In the vein of Meg Donohue and Jennifer Close, comes Cecilia Galante's adult debut about the complicated and powerful bonds of female friendship--a compelling, moving novel that is told in both the present and the past.

Thrown together by chance as teenagers at Turning Winds Home for Girls, Nora, Ozzie, Monica, and Grace quickly bond over their troubled pasts and form their own family which they dub The Invisibles. But when tragedy strikes after graduation, Nora is left to deal with the horrifying aftermath alone as the other three girls leave home and don't look back.

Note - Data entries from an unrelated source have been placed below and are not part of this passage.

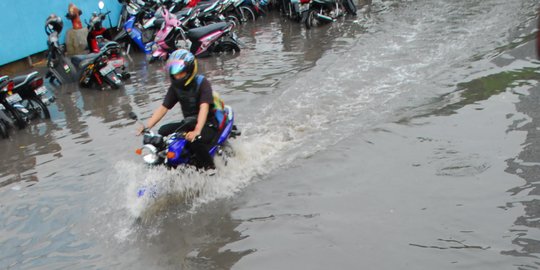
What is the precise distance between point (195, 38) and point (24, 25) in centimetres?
527

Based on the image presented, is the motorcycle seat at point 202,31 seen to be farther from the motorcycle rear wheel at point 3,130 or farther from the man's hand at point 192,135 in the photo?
the man's hand at point 192,135

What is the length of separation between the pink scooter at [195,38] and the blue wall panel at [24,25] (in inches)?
145

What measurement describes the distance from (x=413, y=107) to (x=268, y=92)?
291cm

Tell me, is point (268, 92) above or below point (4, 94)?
below

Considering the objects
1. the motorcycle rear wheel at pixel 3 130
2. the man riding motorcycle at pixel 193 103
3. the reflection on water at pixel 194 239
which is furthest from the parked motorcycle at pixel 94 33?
the reflection on water at pixel 194 239

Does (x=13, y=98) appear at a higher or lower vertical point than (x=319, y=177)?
higher

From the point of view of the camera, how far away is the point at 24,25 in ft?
47.8

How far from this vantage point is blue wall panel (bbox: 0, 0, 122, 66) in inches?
555

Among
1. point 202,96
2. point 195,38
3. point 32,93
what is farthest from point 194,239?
point 195,38

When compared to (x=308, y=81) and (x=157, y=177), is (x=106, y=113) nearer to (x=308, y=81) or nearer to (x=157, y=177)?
(x=308, y=81)

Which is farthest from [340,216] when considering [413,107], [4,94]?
[4,94]

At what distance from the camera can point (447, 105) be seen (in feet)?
25.5

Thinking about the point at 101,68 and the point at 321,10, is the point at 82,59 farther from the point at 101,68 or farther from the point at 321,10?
the point at 321,10

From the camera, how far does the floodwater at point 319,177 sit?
480cm
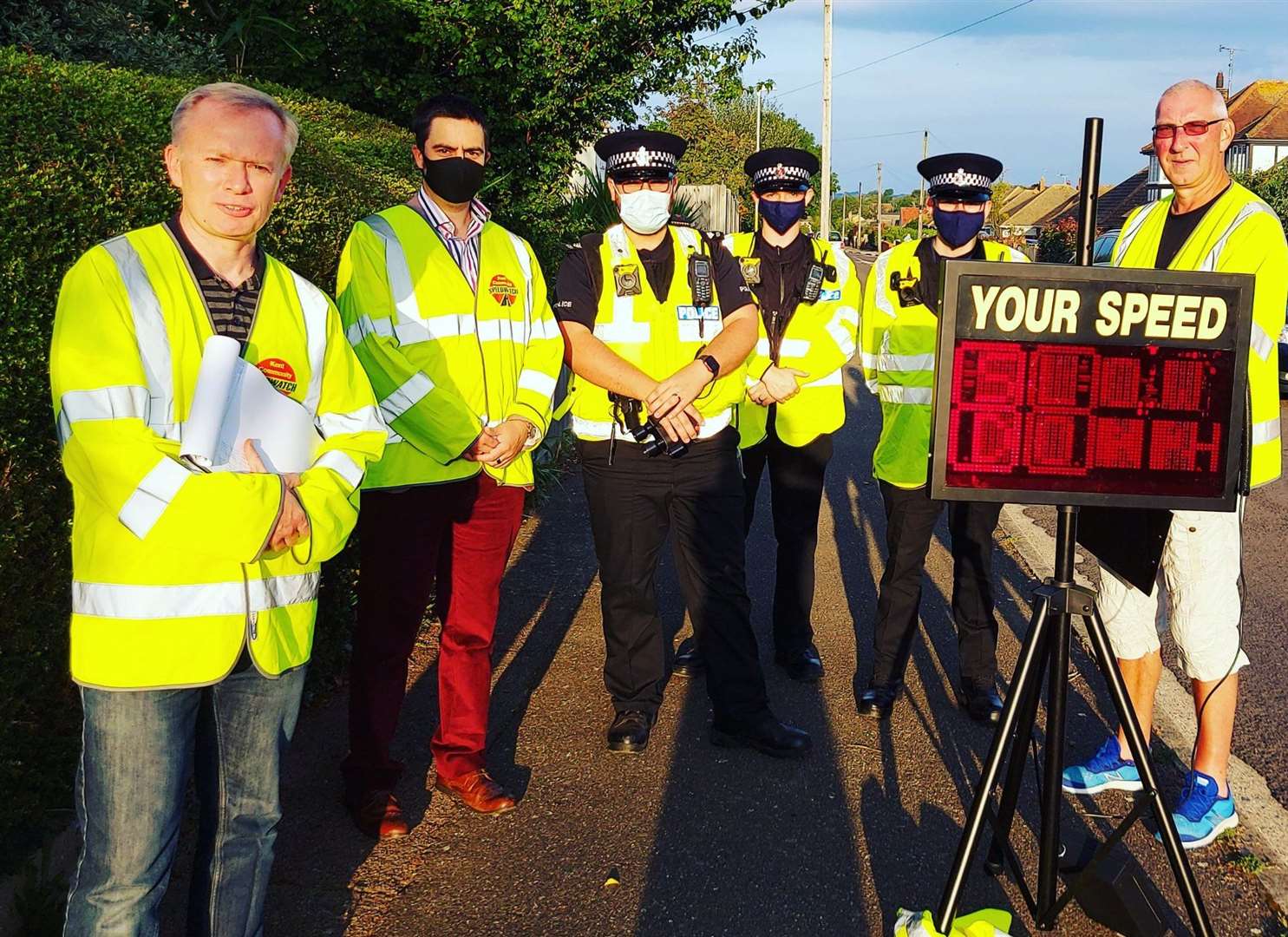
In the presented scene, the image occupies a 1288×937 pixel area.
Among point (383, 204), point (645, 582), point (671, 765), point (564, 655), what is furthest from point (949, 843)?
point (383, 204)

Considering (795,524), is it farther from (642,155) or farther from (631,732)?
(642,155)

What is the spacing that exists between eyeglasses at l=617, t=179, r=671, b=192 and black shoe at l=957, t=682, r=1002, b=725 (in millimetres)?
2547

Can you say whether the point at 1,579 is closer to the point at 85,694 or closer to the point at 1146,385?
the point at 85,694

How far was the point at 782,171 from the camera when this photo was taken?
5105 millimetres

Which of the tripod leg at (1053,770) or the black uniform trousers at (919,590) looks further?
the black uniform trousers at (919,590)

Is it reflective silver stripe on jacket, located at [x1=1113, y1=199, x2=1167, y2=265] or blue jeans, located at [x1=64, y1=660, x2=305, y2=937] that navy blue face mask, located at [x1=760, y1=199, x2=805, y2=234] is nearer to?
reflective silver stripe on jacket, located at [x1=1113, y1=199, x2=1167, y2=265]

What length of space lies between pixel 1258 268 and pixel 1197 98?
0.63 m

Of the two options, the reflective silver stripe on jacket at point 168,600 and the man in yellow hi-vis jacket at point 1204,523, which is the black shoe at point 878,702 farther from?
the reflective silver stripe on jacket at point 168,600

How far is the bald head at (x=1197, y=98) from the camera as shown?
145 inches

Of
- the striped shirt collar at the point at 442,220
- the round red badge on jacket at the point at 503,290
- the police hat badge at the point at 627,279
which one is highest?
the striped shirt collar at the point at 442,220

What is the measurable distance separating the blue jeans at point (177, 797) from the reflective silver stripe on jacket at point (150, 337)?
0.59 metres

Fourteen years later, Nora is living a quiet, single life working in the local library. She is content to focus on her collection of "first lines" (her favorite opening lines from novels) and her dog, Alice Walker, when out-of-the-blue Ozzie calls her on her thirty-second birthday. But after all these years, Ozzie hasn't called her to wish a happy birthday. Instead, she tells Nora that Grace attempted suicide and is pleading for The Invisibles to convene again. Nora is torn: she is thrilled at the thought of being in touch with her friends, and yet she is hesitant at seeing these women after such a long and silent period of time. Bolstered by her friends at the library, Nora joins The Invisibles in Chicago for a reunion that sets off an extraordinary chain of events that will change each of their lives forever.

The Invisibles is an unforgettable novel that asks the questions: How much of our pasts define our present selves? And what does it take to let go of some of our most painful wounds and move on?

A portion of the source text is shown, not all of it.